# What I REALLY want off of ACNL



## Saaaakisuchan (Nov 23, 2014)

Okay so some of these things REALLY annoy me and some I want in the next game. Feel free to add on to my list 
1. Gyroids. There should like be an option in the place where you TT if you want them to pop up they annoy me so much!
2. Trash that looks like fishes. Okay really?! What doesn't make sense is it swims like a fish, looks like a fish NO ITS A BOOT!!
3. Being able to actually cook. I want to be able to cook and eat, I kinda want Animal crossing to be a little more like Harvest Moon
4. Having a grid for placement patterns. Maybe in the lower screen you can have a grid with your character in the middle and you can drag the pattern to where you want it and it shows up there?
5. NEW CONVERSATION!! I looovee Diana but I'm gonna end up talking to her ALOT so I dont want to hear, "Needs more dancing, SWHOOM!! Thats better." every time. Maybe they can compliment you on what your wearing?
6. I want the flea market back. Muffy has rococo items and if we had the regular flea market I could buy them from her!!​
- - - Post Merge - - -

Also please try to number each  one.


----------



## Rococo (Nov 23, 2014)

Except villagers do already compliment what you're wearing in conversation. Or insult, if it's a snooty villager ("What, you're still wearing that? They're going to start calling you the bun wig girl if you don't change it up...").
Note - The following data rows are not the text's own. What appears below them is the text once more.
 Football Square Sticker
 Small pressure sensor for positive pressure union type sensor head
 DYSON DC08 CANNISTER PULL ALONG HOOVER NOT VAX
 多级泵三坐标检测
I've never really been a fan of Harvest Moon, so I'd like Animal Crossing to stay more...Animal Crossing.


----------



## Mekan1 (Nov 23, 2014)

1. Gyroids are a staple to animal crossing, they will never leave
2. There needs to be balancing factors
3. Animal Crossing can't live to be Harvest Moon clone, there needs to be other things with cooking to make it unique
4. I have no problem with this
5. 100% agreeable
6. New Leaf is my first game, so I do not understand where you are coming from


----------



## Hypno KK (Nov 23, 2014)

There's already a million threads like this. I usually don't care but I don't get the point of making a thread about it when there's recent ones about the same thing on the first page or two.



CuteLuka<3 said:


> 1. Gyroids. There should like be an option in the place where you TT if you want them to pop up they annoy me so much!
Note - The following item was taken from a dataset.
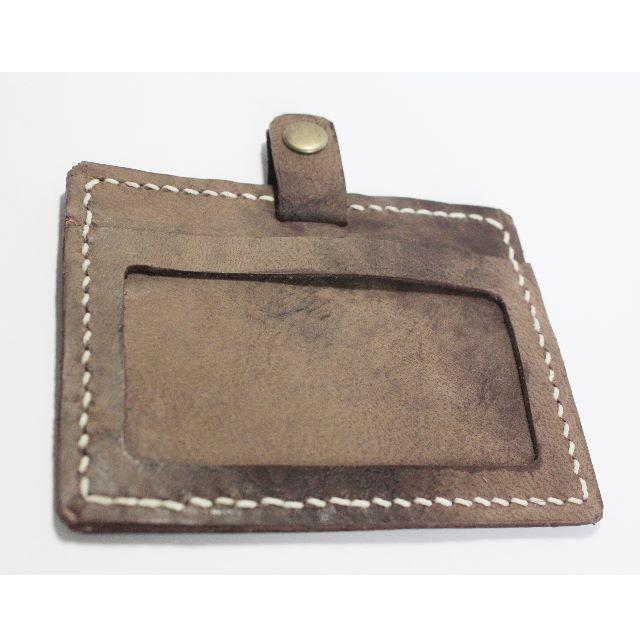 全手工縫製皮革橫式證件套、票卡夾   拿鐵棕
I hope not. Gyroids are a part of the Animal Crossing world, so it would be weird if they disappeared. Most people don't care much about them and some people collect them, and it doesn't make any sense to force them to time travel to be able to complete their gyroid collection. 

If you hate them, you can just finish your fossil collection (you can the gyroids you dig up to Re-Tail) and then plant trees and flowers in the empty spots in your town. I've read posts where people talk about doing that to keep them from showing up.



CuteLuka<3 said:


> 2. Trash that looks like fishes. Okay really?! What doesn't make sense is it swims like a fish, looks like a fish NO ITS A BOOT!!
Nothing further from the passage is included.